Oil market urgently needs ‘official watchdog with teeth’

The oil market urgently needs an “official watchdog with teeth” to ensure there is no market manipulation and UK families and businesses pay a fair price for fuel. That’s the […]

By Priyanka Shrestha

The oil market urgently needs an “official watchdog with teeth” to ensure there is no market manipulation and UK families and businesses pay a fair price for fuel.

That’s the suggestion from Quentin Willson, Campaign Leader of FairFuelUK, in response to the recent revelation over alleged price collusion, which led to BP and Shell offices being raided by the European Commission yesterday.

Mr Willson said the investigations came as no surprise as the campaign group had written to the Financial Services Authority (FSA) and spoken to the Office of Fair Trading (OFT) asking for an enquiry into oil price manipulation last year.

In a statement, Mr Willson said: “The whole oil market needs much greater scrutiny. I’ve said before that it’s an opaque market without any real accountability and badly needs an official watchdog with teeth – empowered to levy draconian fines. But if these allegations are true and the European Commission do find robust evidence, this is a price fixing scandal that will make Libor look like overcharging in a sweet shop.

“And the actual cost to businesses and consumers over the last decade could, if these allegations are true, run into many billions of pounds and have actually accelerated the global financial meltdown of 2008… The high price of oil has been a major factor in reducing global growth in the last five years and if it does turn out that prices have been artificially massaged then both the oil industry and its practitioners should be held to account.”

The Office of Fair Trading said it carried out a call for information on UK road fuels, with the findings published earlier this year.

A spokesperson added: “As part of this call for information, the OFT asked for evidence on whether speculation or manipulation of oil spot and futures markets or inaccurate oil or wholesale road fuel price reporting could be leading to higher pump prices. The OFT stated these issues could potentially raise serious concerns but no credible evidence was submitted to the OFT in response to the call for information.”

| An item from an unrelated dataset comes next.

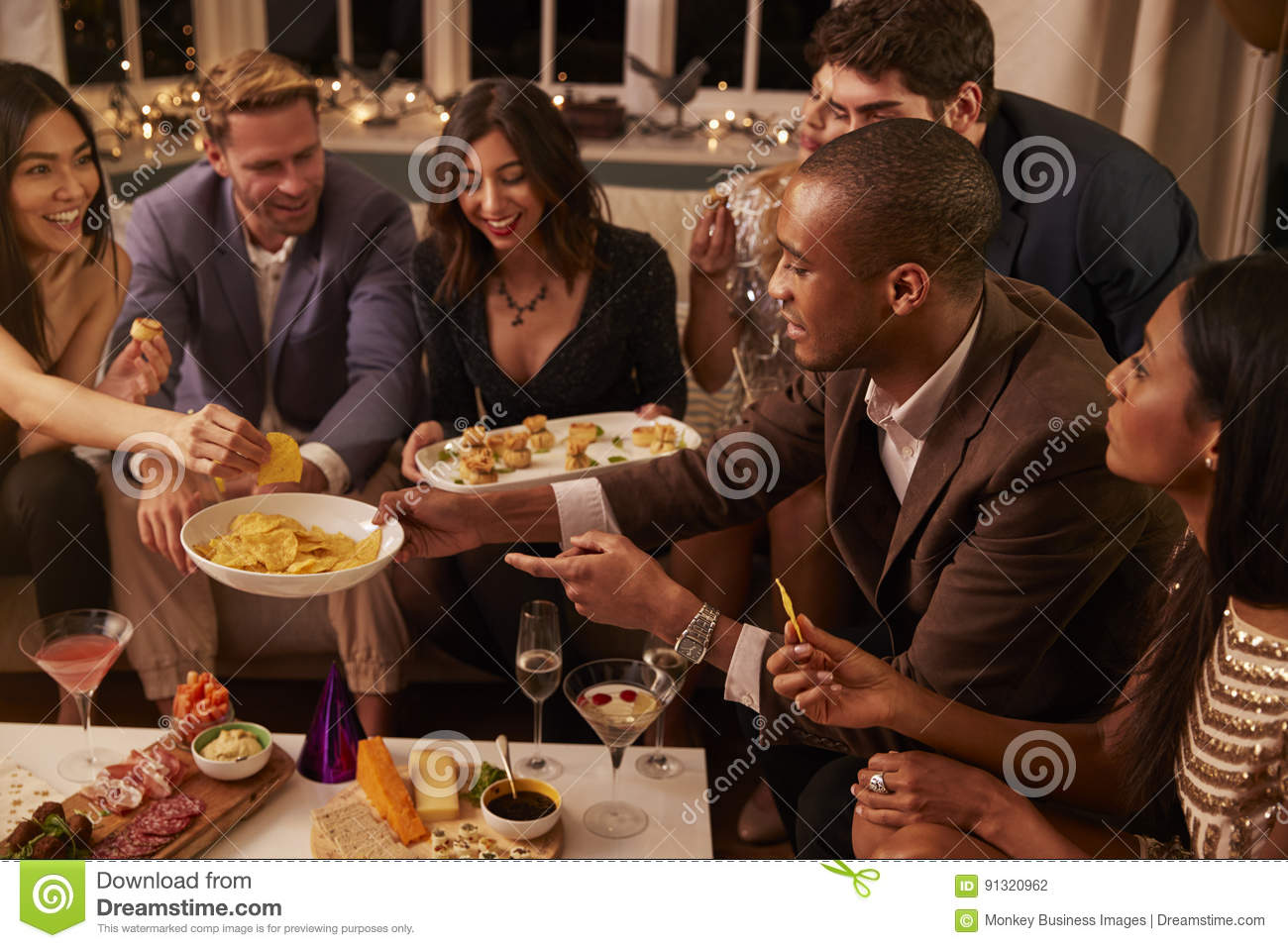 Group Of Friends Enjoying Drinks And Snacks At Party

Energy Secretary Ed Davey also defended the OFT as an “independent, strong body” which has powers to determine its own investigations.

He said: “The OFT did not receive evidence on the impact on pump prices of potential manipulation of derivatives market and the accuracy of reported prices of crude and wholesale road fuel that built the case for such an investigation. However, they did set out that they believe such manipulation is possible and encouraged market participants to approach the OFT and FSA as appropriate if they had evidence of such practices.”

Mr Davey added: “The UK Government and regulators will provide any assistance necessary to the European investigators and we expect the companies concerned to fully comply with these investigations. We take very seriously any allegations of price manipulation. The Government is determined to ensure that consumers and motorists get the best possible value for money.”